Work item: Output the exact lines that start at the one containing "giao lang tu" and continue to the last line of the entries below; do not output pictures.

Given records:
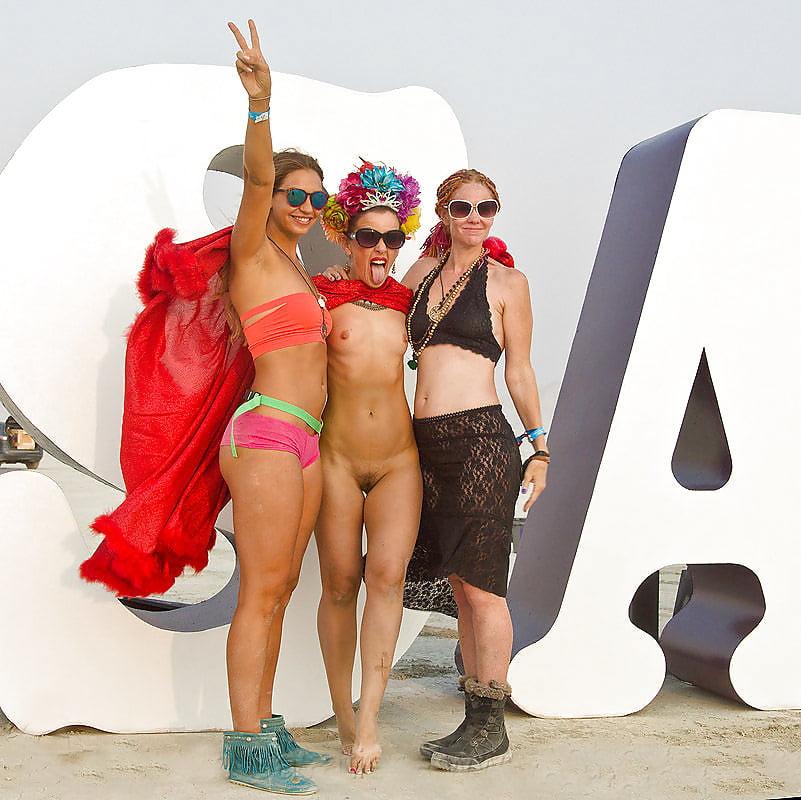 Naked burning man festival women 2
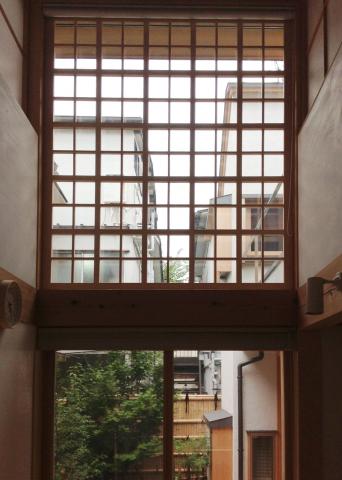 「高円寺の家」西側窓浄土寺格子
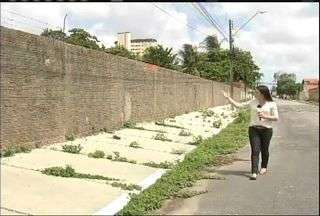 Terrenos baldios e imóveis fechados são focos de dengue também em Fortaleza - Confira a reportagem de Wânyffer Monteiro.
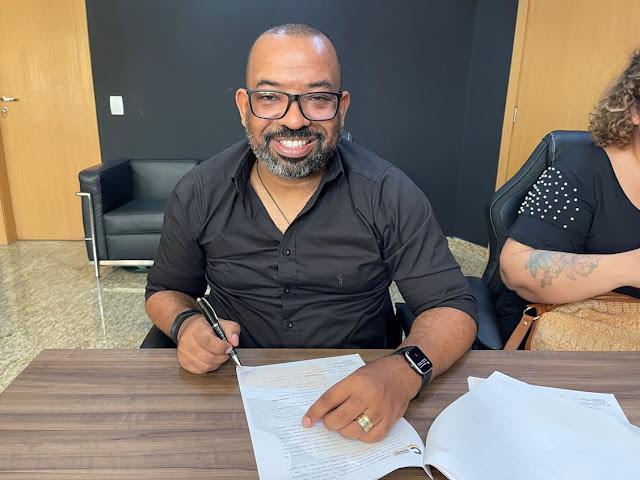Luiz Arcanjo assina Central Gospel Music anuncia álbum
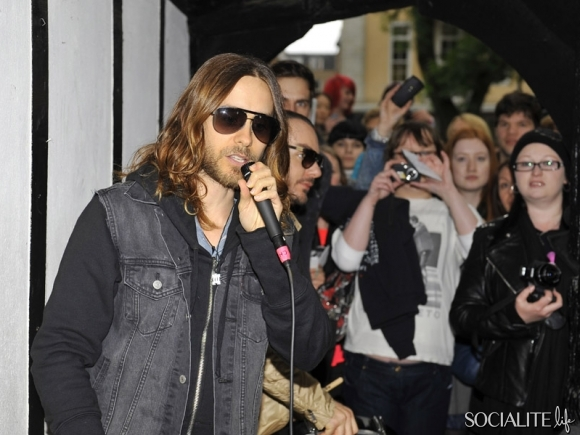 jared-leto-30-seconds-2-05302013-01-580x435
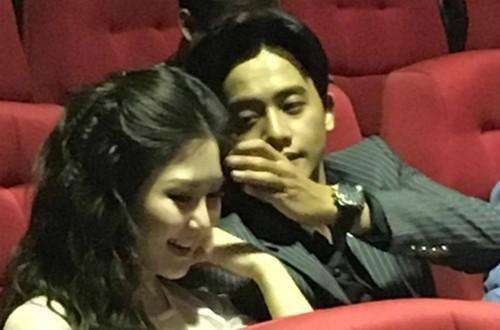 """Thay giao lang tu trong MV """"Em gai mua"""" tinh tu ben Huong Tram-Hinh-3"""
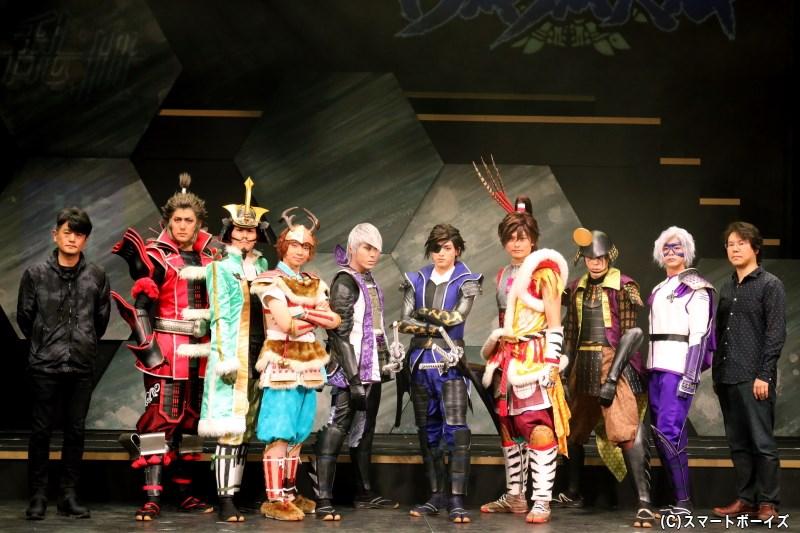 開幕挨拶には構成・演出・映像のヨリコジュンさん(左端)、企画・原作監修の小林裕幸さん(右端)も登場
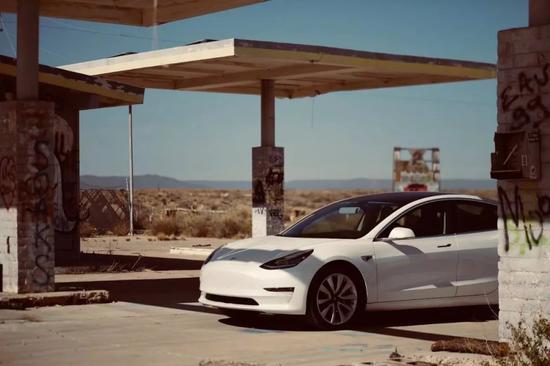 Model 3停在废弃的加油站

Task solution:
 """Thay giao lang tu trong MV """"Em gai mua"""" tinh tu ben Huong Tram-Hinh-3"""
 開幕挨拶には構成・演出・映像のヨリコジュンさん(左端)、企画・原作監修の小林裕幸さん(右端)も登場
 Model 3停在废弃的加油站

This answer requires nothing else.